Japanese name
- Kanji: 狂った果実
- Directed by: Kichitaro Negishi
- Based on: Kurutta kajitsu by Shintaro Ishihara
- Starring: Yūji Honma Yuki Ninagawa
- Cinematography: Minoru Yoneda
- Edited by: Akimasa Kawashima
- Production company: Nikkatsu
- Release date: April 24, 1981;
- Running time: 85 minutes
- Country: Japan
- Language: Japanese

= Crazy Fruit =

Crazy Fruit aka Crazed Fruit (狂った果実, Kurutta kajitsu) is a 1981 Japanese film in Nikkatsu's Roman porno series, directed by Kichitaro Negishi. Both this film and the earlier (1956) version by Nikkatsu, Crazed Fruit, were based on a novel of the same name by Shintaro Ishihara.

==Synopsis==
A working class young man, Tetsuo, who distrusts all rich people, falls in love with a girl, Chika, from an affluent family.
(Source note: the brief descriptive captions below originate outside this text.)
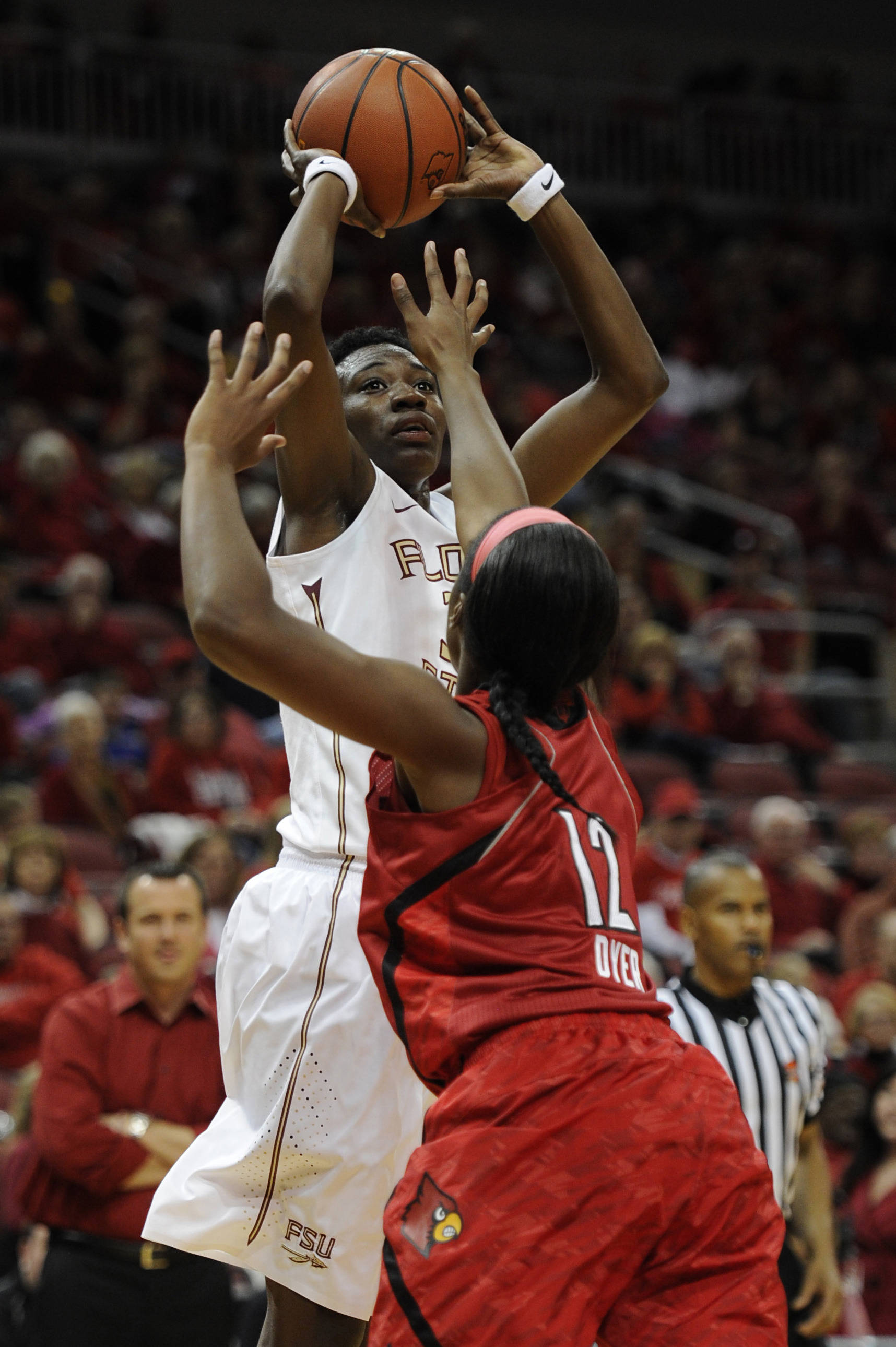 Nov 24, 2013; Louisville, KY, USA; Florida State Seminoles forward Natasha Howard (33) shoots the ball in front of Louisville Cardinals forward Shawnta' Dyer (12) during the first half at KFC YUM! Center. Mandatory Credit: Jamie Rhodes-USA TODAY Sports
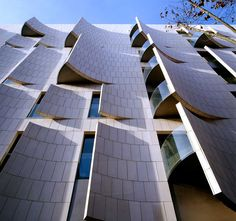 Originally Hotel Omm. The distinctive exterior is an ode to function-driven design. Sections of the unusual limestone façade teasingly peel back like pages of a book, allowing the sunlight to stream into the hotel's 91 rooms and suites while ensuring that guests are ensconced in complete privacy.
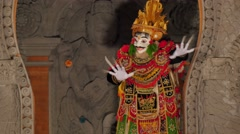 Masked balinese dancer performing dancing on stage Stock Footage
He has a difficult time, but love survives despite the problems.

==Cast==
- Yūji Honma (本間優二) as Tetsuo
- Yuki Ninagawa as Chika
- Eiko Nagashima as Harue
- Eiji Okada as Tono, Chika's step father
- Nobutaka Masutomi (益富信孝) as Osawa, Harue's husband
- Kinuko Obata (小畠絹子) as Tetsuo's mother

==Reception==
The Weissers call the plot "a sadly contrived story" and award it two and a half stars out of four, but laud Yūji Honma's "intense performance" which made the film a major hit for the Nikkatsu studio.

==Home media==
Crazy Fruit was released as a DVD by Uplink (アップリンク) on May 23, 2003.